Cette politique est très nécessaire, en particulier pour de nombreux travailleurs, élèves, étudiants et personnes âgées. Lorsque les billets de bus sont exonérés, les gens ont plus de raisons d'essayer de changer leurs habitudes, de créer des alternatives spécifiques au transport personnel.
Cependant, la gratuité des billets n'est qu'une condition de départ. Pour que les gens abandonnent réellement les motos et les voitures personnelles et passent aux transports publics, le facteur décisif n'est pas le prix du billet nul, mais la commodité de l'écosystème de transport public.

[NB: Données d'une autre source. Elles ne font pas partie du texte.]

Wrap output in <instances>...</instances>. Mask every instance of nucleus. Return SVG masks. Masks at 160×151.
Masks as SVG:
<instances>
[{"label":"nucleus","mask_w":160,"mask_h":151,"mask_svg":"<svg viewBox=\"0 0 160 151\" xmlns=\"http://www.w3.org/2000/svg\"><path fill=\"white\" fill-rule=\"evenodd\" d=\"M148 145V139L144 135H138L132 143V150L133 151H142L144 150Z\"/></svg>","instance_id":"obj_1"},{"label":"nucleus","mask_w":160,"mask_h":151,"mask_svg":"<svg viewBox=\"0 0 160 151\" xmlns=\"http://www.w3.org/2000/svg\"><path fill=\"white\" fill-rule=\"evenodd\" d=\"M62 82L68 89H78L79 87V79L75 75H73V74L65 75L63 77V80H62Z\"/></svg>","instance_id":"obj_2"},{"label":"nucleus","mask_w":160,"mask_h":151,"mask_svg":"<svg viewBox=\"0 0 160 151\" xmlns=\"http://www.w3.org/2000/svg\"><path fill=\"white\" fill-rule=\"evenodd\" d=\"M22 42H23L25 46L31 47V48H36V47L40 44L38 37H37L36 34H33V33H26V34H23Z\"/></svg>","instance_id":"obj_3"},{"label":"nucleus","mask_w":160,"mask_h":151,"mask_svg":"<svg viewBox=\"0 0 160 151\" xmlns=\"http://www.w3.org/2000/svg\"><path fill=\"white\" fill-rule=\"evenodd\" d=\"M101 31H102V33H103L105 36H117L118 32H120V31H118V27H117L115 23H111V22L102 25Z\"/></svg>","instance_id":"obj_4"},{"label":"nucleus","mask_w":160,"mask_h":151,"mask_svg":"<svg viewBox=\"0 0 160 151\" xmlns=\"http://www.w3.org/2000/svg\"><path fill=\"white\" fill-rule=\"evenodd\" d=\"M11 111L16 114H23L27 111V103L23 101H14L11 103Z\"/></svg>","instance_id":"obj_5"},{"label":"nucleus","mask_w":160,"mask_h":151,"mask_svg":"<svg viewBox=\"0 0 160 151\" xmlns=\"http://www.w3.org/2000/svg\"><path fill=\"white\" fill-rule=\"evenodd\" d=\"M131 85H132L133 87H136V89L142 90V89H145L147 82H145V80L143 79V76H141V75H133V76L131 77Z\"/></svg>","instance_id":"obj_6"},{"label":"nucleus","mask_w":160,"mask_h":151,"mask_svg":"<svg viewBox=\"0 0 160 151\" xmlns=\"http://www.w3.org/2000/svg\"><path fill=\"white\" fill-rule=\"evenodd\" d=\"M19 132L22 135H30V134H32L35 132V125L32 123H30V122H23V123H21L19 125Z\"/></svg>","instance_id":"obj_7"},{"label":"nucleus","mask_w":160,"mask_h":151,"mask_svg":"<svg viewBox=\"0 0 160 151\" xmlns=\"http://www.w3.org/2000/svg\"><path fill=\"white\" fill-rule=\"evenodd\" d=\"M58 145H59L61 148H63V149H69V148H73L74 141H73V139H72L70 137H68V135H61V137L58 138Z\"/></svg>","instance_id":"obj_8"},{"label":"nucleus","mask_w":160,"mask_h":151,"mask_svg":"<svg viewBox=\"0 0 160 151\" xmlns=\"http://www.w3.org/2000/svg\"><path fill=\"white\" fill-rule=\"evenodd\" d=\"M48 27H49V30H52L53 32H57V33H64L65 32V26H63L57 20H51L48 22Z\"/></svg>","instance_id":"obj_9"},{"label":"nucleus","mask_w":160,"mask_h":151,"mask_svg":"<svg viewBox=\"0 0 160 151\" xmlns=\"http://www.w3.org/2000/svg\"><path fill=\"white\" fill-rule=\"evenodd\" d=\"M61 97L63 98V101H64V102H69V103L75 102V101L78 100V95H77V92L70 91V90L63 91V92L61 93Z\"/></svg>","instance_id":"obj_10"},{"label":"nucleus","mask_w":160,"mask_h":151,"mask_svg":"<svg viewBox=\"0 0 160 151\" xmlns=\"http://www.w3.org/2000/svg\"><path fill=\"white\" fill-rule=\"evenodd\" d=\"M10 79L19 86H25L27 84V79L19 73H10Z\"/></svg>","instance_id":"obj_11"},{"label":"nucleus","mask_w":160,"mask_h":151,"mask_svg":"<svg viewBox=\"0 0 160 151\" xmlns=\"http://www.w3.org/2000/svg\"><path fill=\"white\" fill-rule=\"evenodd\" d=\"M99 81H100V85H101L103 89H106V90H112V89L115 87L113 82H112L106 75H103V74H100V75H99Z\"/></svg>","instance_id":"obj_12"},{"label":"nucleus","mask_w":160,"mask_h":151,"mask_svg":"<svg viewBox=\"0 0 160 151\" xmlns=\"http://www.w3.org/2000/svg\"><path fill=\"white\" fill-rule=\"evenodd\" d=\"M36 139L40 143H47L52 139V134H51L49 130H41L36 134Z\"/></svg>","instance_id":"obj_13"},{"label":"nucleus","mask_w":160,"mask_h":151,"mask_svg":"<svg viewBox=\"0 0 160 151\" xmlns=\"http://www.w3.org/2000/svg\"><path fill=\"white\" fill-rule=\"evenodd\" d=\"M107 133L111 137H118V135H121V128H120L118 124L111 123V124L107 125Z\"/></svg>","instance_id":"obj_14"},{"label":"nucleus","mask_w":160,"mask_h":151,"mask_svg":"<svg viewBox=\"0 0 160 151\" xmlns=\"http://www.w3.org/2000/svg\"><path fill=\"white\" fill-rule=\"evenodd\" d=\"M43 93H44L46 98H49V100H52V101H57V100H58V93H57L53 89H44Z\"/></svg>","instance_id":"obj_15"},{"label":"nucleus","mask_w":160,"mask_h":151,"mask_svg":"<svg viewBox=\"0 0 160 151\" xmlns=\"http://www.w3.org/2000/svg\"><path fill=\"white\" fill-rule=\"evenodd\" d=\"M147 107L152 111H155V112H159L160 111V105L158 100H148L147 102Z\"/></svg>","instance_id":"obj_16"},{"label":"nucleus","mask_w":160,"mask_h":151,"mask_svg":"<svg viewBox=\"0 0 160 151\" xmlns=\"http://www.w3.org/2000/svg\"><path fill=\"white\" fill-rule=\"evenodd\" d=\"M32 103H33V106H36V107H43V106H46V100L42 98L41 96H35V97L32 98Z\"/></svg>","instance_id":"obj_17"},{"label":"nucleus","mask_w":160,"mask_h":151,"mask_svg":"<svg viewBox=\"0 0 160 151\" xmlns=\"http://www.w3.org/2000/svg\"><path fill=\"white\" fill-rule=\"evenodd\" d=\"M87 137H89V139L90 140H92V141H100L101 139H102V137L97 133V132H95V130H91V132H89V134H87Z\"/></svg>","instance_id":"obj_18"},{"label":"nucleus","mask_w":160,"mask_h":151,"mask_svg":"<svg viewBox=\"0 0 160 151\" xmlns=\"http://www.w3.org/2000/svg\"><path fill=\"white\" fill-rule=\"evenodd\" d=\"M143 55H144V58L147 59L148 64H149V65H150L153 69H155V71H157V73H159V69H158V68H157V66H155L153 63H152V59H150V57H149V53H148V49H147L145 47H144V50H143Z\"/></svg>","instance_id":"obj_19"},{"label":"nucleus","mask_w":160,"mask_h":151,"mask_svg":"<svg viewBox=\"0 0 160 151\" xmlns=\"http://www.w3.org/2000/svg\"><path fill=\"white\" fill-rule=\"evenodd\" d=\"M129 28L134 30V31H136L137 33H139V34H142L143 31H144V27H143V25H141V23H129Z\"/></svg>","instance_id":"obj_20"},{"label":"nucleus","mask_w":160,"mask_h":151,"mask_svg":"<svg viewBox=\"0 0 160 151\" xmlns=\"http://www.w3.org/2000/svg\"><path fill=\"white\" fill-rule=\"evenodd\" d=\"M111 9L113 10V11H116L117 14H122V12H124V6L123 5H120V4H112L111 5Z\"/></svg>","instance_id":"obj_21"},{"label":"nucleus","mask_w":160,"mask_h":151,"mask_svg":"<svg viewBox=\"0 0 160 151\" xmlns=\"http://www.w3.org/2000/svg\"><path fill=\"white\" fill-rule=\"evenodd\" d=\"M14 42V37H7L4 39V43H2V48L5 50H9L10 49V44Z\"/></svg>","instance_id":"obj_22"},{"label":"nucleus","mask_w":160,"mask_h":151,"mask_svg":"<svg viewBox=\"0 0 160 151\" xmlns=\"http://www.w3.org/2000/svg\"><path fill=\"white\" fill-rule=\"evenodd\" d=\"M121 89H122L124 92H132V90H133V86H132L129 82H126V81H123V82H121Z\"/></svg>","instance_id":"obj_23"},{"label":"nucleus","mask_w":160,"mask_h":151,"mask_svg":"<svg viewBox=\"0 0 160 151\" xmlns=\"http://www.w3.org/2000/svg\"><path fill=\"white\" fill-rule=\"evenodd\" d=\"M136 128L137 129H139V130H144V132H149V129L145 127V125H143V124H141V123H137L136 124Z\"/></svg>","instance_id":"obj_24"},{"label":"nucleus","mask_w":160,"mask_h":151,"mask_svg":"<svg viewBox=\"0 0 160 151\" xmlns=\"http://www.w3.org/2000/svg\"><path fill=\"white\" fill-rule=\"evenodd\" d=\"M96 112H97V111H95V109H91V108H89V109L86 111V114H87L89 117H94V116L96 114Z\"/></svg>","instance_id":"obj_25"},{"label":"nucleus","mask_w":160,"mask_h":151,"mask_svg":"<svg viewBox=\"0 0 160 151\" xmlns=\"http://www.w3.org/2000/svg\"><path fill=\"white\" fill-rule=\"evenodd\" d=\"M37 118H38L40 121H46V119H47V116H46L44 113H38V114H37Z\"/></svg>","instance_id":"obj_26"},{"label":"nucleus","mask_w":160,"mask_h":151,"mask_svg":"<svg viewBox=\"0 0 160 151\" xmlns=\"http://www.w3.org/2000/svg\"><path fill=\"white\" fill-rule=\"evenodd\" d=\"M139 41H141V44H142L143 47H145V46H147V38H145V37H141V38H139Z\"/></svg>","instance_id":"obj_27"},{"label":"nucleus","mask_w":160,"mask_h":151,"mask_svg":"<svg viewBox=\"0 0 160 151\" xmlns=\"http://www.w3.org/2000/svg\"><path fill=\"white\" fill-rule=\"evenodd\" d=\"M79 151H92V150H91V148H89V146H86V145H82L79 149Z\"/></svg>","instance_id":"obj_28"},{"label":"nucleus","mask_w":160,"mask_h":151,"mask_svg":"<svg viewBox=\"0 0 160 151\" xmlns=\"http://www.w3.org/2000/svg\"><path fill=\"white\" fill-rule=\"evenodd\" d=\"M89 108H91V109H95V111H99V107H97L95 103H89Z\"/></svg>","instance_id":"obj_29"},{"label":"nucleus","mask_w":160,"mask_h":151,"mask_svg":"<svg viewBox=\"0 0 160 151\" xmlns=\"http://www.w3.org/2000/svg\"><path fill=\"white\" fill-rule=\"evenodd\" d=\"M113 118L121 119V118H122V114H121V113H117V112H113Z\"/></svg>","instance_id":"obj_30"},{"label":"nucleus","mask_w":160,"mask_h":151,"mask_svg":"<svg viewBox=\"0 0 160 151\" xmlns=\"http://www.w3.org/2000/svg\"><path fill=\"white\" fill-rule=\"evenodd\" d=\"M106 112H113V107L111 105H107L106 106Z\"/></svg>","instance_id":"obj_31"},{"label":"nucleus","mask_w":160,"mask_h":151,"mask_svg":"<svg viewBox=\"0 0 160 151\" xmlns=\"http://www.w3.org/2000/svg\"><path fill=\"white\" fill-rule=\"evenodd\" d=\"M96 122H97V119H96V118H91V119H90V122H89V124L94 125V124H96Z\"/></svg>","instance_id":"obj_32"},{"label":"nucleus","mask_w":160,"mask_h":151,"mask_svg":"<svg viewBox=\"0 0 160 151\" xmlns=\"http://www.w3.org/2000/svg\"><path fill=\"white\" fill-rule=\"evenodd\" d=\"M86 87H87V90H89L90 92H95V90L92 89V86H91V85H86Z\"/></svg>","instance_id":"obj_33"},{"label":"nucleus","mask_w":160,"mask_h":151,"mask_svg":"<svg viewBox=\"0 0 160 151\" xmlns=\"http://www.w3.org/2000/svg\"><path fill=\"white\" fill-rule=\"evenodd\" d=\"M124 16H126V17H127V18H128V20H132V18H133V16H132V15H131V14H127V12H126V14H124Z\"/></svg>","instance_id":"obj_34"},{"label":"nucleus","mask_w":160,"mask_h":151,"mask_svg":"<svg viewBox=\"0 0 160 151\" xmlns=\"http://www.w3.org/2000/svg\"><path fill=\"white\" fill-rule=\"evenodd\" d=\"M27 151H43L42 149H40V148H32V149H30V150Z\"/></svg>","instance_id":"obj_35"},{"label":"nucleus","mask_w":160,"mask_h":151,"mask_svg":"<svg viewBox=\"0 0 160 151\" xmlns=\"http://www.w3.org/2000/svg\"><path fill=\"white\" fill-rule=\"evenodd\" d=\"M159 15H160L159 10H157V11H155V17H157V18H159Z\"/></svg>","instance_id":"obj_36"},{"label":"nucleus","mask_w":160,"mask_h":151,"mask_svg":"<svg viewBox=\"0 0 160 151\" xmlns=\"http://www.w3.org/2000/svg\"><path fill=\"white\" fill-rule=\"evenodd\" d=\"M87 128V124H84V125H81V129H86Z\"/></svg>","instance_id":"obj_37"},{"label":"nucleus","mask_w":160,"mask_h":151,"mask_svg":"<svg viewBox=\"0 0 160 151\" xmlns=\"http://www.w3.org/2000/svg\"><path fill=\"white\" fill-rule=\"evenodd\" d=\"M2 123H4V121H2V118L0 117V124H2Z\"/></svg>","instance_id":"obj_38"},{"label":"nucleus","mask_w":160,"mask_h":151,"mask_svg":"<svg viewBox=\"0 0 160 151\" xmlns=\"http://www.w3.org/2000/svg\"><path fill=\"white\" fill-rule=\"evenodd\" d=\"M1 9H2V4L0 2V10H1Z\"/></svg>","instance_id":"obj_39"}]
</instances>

Un citoyen ne choisira pas le bus s'il doit marcher trop loin de chez lui pour se rendre à l'arrêt, si la salle d'attente n'a pas de toit, si la ligne de bus est sinueuse, si le temps d'attente est long, si le bus n'arrive pas à l'heure ou s'il n'est pas connecté au métro, au bus fluvial, au vélo en libre-service. Un employé de bureau aura également du mal à abandonner sa moto s'il doit encore parcourir quelques kilomètres pour se rendre au travail après être descendu du bus. Un parent aura du mal à emmener son enfant à l'école en transport en commun s'il doit changer de ligne à plusieurs reprises, manquer d'informations et perdre trop de temps.
La réalité à Hô Chi Minh-Ville montre que le taux de personnes utilisant les bus n'atteint actuellement qu'environ 1,6%, ce qui est bien inférieur à l'objectif de 7,23%. À Hanoï, le taux de personnes utilisant les bus est d'environ 18% alors que l'objectif est de 30 à 40%. L'une des raisons est que le réseau de bus ne couvre pas pleinement les nouvelles zones résidentielles, de nombreux endroits n'ont pas de lignes de service, les gens doivent marcher loin pour atteindre les arrêts. Les bus n'ont pas non plus beaucoup de priorité dans l'organisation de la circulation, sont souvent embouteillés comme les autres véhicules, il est donc difficile de concurrencer les motos en termes de temps.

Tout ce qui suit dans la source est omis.